Brand new the cheapest you can do it is a Porlex for about £30 or an Iberital MC2 for about £130+VAT. If you can stretch to a little more, the grind off happening soon should narrow down the choices in the market.

Lots of bargains can be had second hand too if you keep an eye on here and ebay.


----------



## Tony (Apr 4, 2013)

Thanks for the good advice folks ... I've been reading a lot more on these forums this weekend, I've only just found the 'for sale'/ 'wants' etc sections! Although great on the price and environment I really think the novelty of hand grinding with a Porlex will wear off :-s ... I've come around to the fact I am going to have to spend some money to get a half decent grinder, it's just there are so many out there! I saw a Rancilo Rocky go for £156 + 16 p&p on ebay earlier today, wasn't sure if that was good or bad, supposedly had new recent burrs etc ...


----------



## coffeechap (Apr 5, 2012)

Tony i have a few smaller grinders available at the mo, I will always recommend that if you have the space get a used commercial, as they grind so much better than the purely home use grinders, however if you want it purely for the classic then there are a number of options out there just depends what you want to pay for one?


----------



## Tony (Apr 4, 2013)

Hello coffeechap, ta for the post ... yes the grinder will be for a Gaggia Classic *finally* the hunt it over, I got one from ebay, old machine, but good condition, right price, recently descaled etc and seller approachable (I've read on amazon and other places how a lot of the 'new' classics last 6- 9 months and then various things go wrong, lots of messing about) ... anyway! ... the thing that seems bad about a commercial one (for a domestic kitchen) is not just it's size/ footprint but it's going to have a lot of already ground coffee going stale, no?
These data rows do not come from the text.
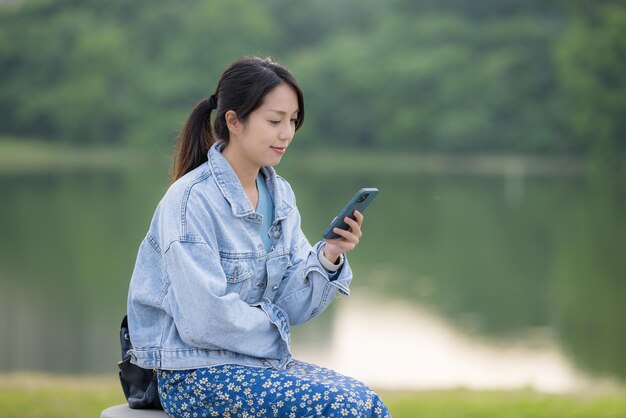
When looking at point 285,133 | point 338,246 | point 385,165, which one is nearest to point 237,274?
point 338,246

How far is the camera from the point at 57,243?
934 inches

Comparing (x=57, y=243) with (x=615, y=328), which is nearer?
(x=615, y=328)

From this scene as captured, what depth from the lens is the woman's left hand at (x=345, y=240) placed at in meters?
2.25

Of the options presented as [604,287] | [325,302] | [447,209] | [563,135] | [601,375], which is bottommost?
[325,302]

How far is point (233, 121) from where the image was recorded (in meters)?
2.34

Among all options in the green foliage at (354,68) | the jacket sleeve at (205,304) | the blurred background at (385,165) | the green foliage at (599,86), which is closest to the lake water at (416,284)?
the blurred background at (385,165)

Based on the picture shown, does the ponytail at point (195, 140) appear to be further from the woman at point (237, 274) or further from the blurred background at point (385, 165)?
the blurred background at point (385, 165)

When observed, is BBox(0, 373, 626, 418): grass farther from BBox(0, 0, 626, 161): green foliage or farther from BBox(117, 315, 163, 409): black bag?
BBox(0, 0, 626, 161): green foliage

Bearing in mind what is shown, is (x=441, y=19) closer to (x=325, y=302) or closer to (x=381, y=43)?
(x=381, y=43)

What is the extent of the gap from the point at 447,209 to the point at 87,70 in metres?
25.9

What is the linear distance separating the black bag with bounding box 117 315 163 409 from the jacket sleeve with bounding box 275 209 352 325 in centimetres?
35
The commercial ones all seem 'doser' ones, from what I've seen.

I've been looking at;

Happy Donkey have new Iberital MC2 Auto Grinder for £112 + VAT + 4.25 p&p approx. £139

But the MC2 is conical blades and not burrs I believe.

What do you have Mr Coffeechap say 1/ similiar price as MC2 (


----------



## Tony (Apr 4, 2013)

p.s.

Just looking at a few Mazzer Luigi super jolly's on ebay ... one of which is yours coffeechap, 36 bids already and 6 days still to go wow!


----------